__Records of scene-based questions__
::::

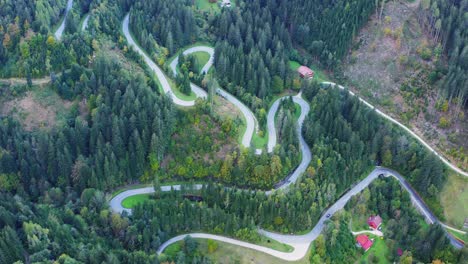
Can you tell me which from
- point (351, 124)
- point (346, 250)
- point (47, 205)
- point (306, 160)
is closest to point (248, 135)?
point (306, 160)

::::

__Your objective__
Render every line of the records above as a Markdown table with two columns, Number and Record line. Give one row per line, skip blank lines, and leave the pictures out.

__Reply__
| Number | Record line |
|---|---|
| 1 | Can you tell me which from |
| 2 | - point (351, 124) |
| 3 | - point (346, 250) |
| 4 | - point (47, 205) |
| 5 | - point (306, 160) |
| 6 | is closest to point (248, 135)? |
| 7 | point (306, 160) |